==== Record set ====

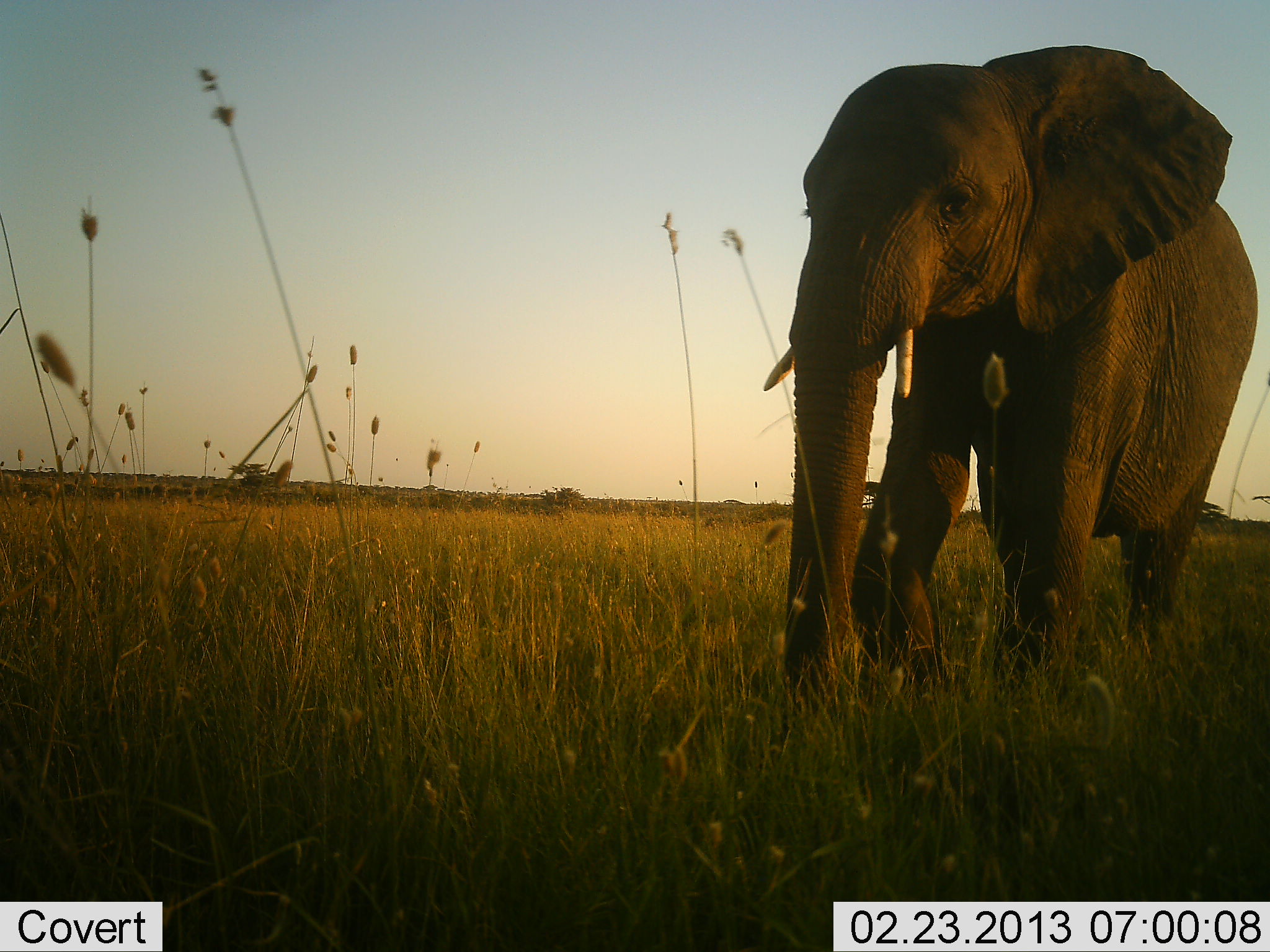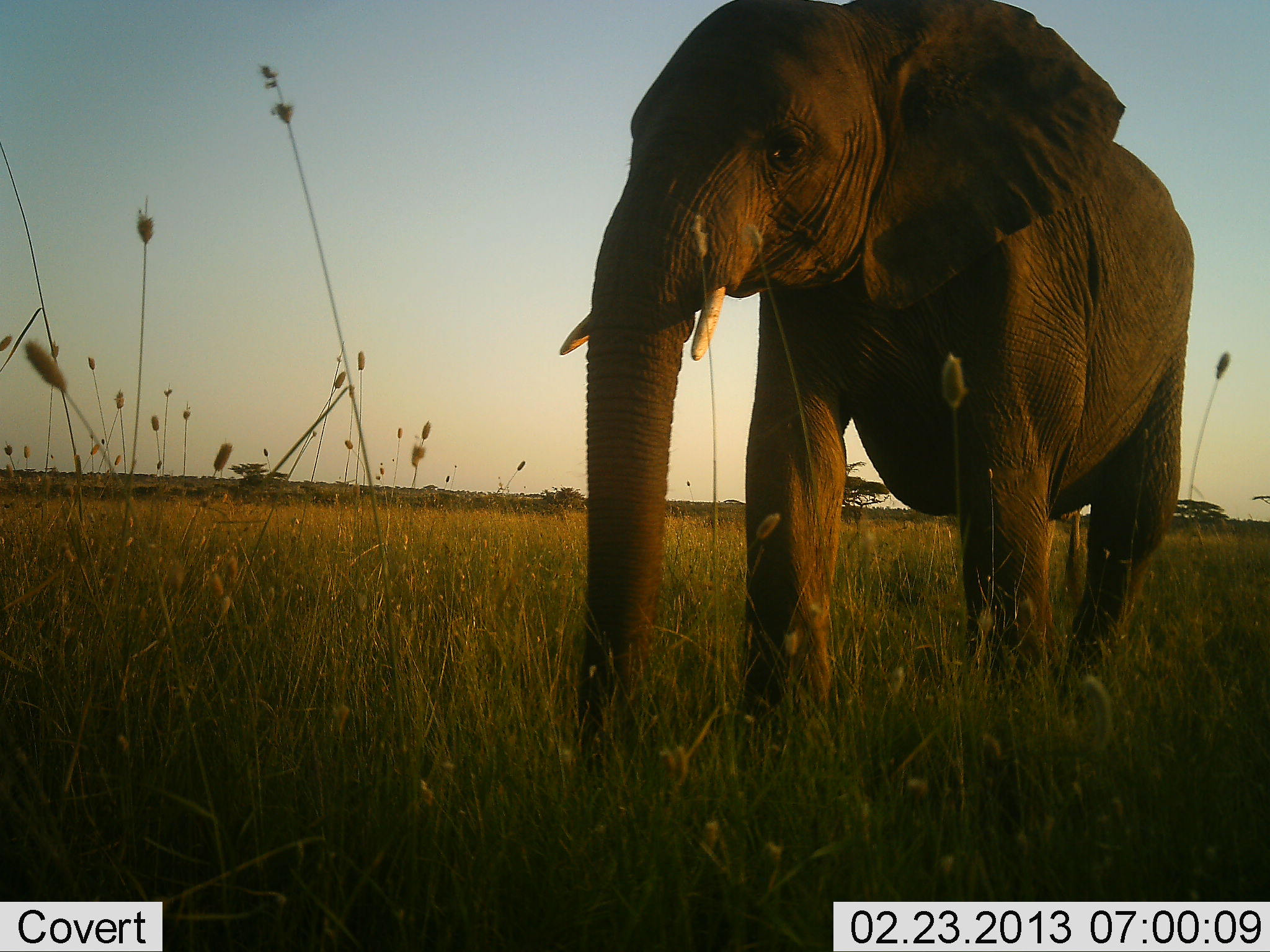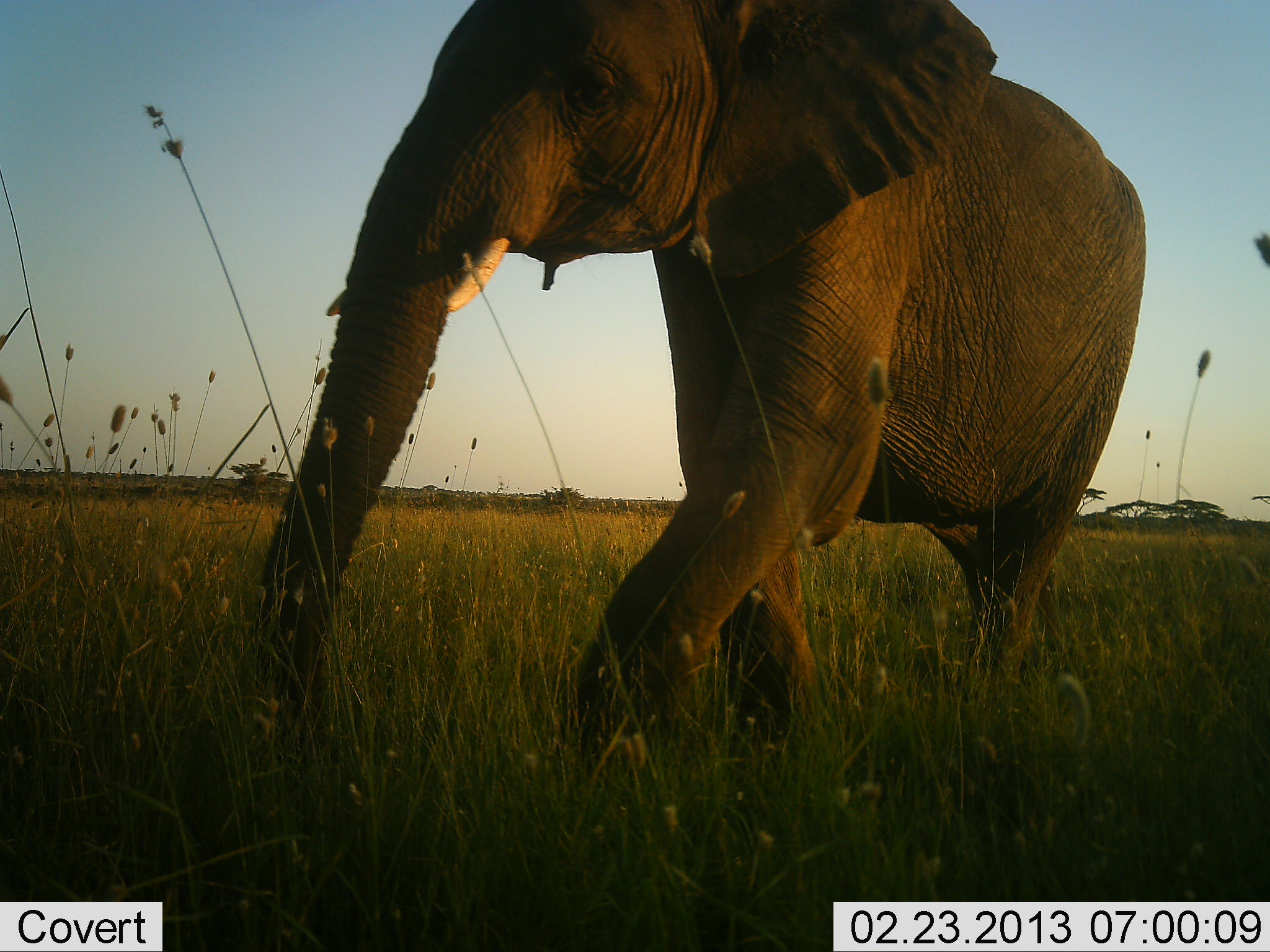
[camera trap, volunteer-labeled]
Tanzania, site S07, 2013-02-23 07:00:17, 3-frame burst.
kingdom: Animalia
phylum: Chordata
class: Mammalia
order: Proboscidea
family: Elephantidae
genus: Loxodonta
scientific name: Loxodonta africana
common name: african bush elephant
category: elephant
Elephant (african bush elephant) (Loxodonta africana), count 1. Behavior (volunteer vote fractions): standing 14%, resting 0%, moving 95%, interacting 0%. Young present (vote fraction): 0%. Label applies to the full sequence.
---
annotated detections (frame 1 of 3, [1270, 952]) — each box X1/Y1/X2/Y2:
animal: 761/42/1261/700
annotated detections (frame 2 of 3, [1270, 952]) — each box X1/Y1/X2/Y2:
animal: 553/0/1197/761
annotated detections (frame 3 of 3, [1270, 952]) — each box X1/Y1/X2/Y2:
animal: 261/2/1149/794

====

→ What you need to do
Each line from the one containing "common name: african bush elephant" to the final line above should be written out exactly; please omit the others.

→ Result of this task
common name: african bush elephant
category: elephant
Elephant (african bush elephant) (Loxodonta africana), count 1. Behavior (volunteer vote fractions): standing 14%, resting 0%, moving 95%, interacting 0%. Young present (vote fraction): 0%. Label applies to the full sequence.
---
annotated detections (frame 1 of 3, [1270, 952]) — each box X1/Y1/X2/Y2:
animal: 761/42/1261/700
annotated detections (frame 2 of 3, [1270, 952]) — each box X1/Y1/X2/Y2:
animal: 553/0/1197/761
annotated detections (frame 3 of 3, [1270, 952]) — each box X1/Y1/X2/Y2:
animal: 261/2/1149/794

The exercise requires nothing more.